A company called Ormat built a recovered energy generator (REG) at the pumping station, creating 5MW of extra electricity, which is then wired to eBay, which believes this could be the start of something big for Ormat.
“There’s another compression station 44 miles away, and 1200 stations across the US,” said Nelson, who added that all of them, and similar stations in Europe, are wasting heat which is “100 percent clean”, that could be harnessed.
A revolution in modules
The new extension has also allowed eBay to introduce some new ideas into containerised data centres, a mode of building that appeared to be heading for great things in 2009 and 2010, but developments have been thin in recent times.
“A lot has changed,” said Nelson, who explained that the first generation of containerised data centres used standard ISO shipping containers that weren’t the optimum size and were shipped from the manufacturer fully loaded.
This was too inflexible and for eBay, both HP and Dell created new containers which can be loaded with extra servers in the “rack and roll” model.

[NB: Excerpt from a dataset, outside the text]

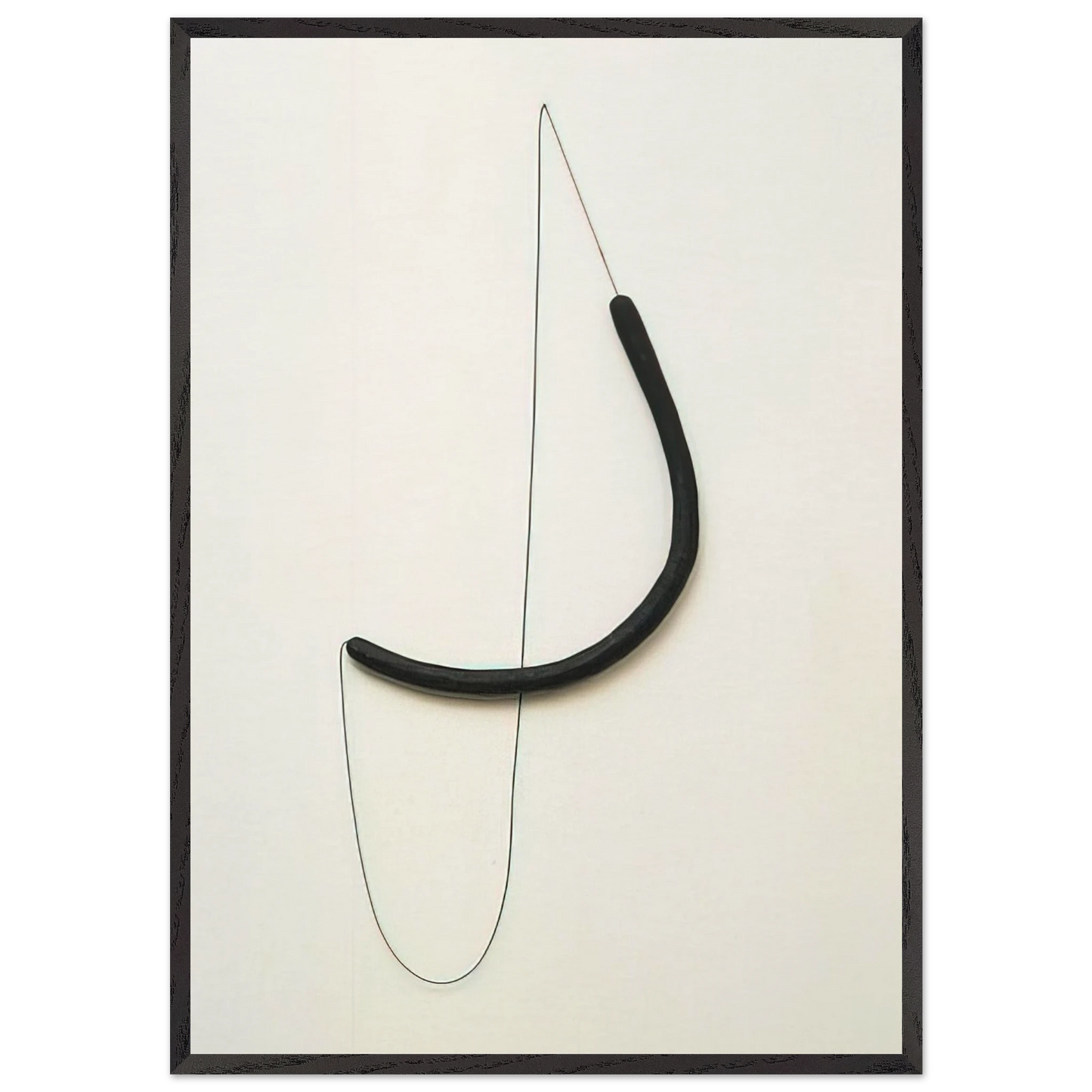 UNTITLED 1966 1 N2 - Eva Hesse 70x100 cm / 28x40 inches Framed Art Print – Black Wooden Frame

“Before you had to buy a full container, and depreciate it over three years,” he told us. “Now I can buy them empty, and fill them as I need them.” That means the new pods can be depreciated over nine years.
The data centre obviously doesn’t have old-fashioned chillers and instead has cooling towers which provide cold water. Nelson says the beauty of this is that it is futreproofed to be compatible with a big change that he sees coming – liquid cooling.
Liquid cooling is coming
“I believe we will go to liquid cooling in future,” he said, explaining that cooling the chip directly is vastly more logical than today’s system which surrounds the electronics with layers of boxes, and then has to find a way to get cold air into them
The chip is on a board, in a box, in a rack, in a building, he explains. Each of those adds a layer of complexity to air cooling, but liquid cooling can extract the heat direction, and allow the chip to operate at its optimum temperature.
“These layers have held back the optimisation of our infrastructure. Liquid cooling will remove the locks on chips, and take away constraints,” he said.
The next upgrade to one of eBay’s data centres could be pretty exciting.